### DIRECTION:
Pick out every line of the listing below that contains the word "inches".

═══ INFORMATION PROVIDED

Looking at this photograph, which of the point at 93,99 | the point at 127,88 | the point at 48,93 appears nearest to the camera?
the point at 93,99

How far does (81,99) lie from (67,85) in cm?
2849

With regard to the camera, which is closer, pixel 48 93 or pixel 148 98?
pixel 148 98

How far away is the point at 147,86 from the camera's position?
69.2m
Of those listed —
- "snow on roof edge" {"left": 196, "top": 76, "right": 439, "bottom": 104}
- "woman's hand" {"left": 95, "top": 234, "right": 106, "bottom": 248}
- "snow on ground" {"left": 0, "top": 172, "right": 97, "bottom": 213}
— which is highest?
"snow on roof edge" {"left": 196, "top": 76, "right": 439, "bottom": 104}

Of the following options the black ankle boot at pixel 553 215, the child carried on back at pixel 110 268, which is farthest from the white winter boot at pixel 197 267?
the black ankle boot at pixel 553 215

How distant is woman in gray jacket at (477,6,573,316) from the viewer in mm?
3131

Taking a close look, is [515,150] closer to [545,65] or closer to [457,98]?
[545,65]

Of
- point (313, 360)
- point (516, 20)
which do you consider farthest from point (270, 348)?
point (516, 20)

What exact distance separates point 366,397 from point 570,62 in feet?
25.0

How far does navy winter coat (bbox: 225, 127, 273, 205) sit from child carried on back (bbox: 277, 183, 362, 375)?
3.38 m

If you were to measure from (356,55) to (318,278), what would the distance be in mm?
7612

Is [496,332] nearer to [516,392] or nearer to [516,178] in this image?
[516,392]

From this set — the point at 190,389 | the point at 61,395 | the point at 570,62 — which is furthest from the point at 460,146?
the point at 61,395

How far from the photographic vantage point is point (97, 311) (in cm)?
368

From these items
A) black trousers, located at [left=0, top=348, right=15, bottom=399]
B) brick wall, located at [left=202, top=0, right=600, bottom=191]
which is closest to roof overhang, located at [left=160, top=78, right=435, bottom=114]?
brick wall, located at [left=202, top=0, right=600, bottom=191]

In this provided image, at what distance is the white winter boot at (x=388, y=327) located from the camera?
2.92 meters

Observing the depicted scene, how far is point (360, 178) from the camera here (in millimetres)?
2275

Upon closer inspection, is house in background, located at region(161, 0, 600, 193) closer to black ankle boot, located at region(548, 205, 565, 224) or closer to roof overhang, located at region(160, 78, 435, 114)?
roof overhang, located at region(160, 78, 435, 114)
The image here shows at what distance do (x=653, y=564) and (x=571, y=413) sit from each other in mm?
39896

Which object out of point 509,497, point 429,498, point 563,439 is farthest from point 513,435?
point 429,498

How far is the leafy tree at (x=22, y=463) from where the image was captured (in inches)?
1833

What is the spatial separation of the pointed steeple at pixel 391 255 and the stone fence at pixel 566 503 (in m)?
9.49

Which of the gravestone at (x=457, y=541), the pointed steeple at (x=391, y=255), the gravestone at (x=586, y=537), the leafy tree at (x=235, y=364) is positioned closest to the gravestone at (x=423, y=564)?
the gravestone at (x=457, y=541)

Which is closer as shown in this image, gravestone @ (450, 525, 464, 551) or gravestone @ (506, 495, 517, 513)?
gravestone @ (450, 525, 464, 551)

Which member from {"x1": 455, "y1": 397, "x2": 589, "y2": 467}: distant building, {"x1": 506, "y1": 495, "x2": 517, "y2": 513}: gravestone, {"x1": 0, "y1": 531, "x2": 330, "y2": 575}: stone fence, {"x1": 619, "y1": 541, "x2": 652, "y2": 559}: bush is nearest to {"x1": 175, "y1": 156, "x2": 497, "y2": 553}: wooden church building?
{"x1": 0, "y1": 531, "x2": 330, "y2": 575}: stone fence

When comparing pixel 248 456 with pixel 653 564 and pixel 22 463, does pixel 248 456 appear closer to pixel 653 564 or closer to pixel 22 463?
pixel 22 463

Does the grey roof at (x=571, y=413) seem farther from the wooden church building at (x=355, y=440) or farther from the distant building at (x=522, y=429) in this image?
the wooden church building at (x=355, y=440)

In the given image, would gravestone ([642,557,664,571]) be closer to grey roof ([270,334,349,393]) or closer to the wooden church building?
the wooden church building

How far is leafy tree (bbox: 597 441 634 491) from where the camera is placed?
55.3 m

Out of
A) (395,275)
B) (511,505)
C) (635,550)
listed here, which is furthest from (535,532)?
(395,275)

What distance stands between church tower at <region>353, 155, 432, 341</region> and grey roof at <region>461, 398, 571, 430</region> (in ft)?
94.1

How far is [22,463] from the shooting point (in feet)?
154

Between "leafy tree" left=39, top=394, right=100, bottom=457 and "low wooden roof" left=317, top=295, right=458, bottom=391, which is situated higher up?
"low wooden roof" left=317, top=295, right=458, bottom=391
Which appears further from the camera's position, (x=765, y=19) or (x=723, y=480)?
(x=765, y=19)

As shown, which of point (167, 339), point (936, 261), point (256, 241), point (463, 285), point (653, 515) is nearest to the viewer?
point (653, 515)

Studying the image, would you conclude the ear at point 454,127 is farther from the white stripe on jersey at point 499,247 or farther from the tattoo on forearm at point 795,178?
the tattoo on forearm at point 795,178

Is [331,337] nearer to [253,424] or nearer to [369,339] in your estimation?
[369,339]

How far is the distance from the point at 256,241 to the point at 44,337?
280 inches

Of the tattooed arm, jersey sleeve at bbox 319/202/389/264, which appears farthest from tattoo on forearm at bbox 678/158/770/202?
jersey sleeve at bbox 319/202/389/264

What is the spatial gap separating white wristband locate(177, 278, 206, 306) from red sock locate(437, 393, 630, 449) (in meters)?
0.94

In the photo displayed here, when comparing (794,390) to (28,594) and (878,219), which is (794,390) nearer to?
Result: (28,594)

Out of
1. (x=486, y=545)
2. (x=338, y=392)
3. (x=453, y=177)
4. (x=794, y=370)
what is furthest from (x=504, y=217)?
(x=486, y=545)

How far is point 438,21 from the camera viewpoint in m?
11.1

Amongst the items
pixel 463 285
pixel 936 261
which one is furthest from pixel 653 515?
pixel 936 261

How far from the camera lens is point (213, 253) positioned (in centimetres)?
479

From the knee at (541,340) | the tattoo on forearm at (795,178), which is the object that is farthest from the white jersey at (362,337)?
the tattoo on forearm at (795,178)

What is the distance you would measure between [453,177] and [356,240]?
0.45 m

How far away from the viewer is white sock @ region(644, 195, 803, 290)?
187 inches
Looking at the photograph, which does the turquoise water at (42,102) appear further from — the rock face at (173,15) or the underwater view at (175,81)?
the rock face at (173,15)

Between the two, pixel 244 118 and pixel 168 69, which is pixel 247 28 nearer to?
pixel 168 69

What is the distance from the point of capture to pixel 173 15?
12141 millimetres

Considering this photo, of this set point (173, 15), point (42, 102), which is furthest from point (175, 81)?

══════

### SOLUTION TO THE PROBLEM:
How far is the leafy tree at (x=22, y=463) from where the image was captured (in inches)?
280 inches
187 inches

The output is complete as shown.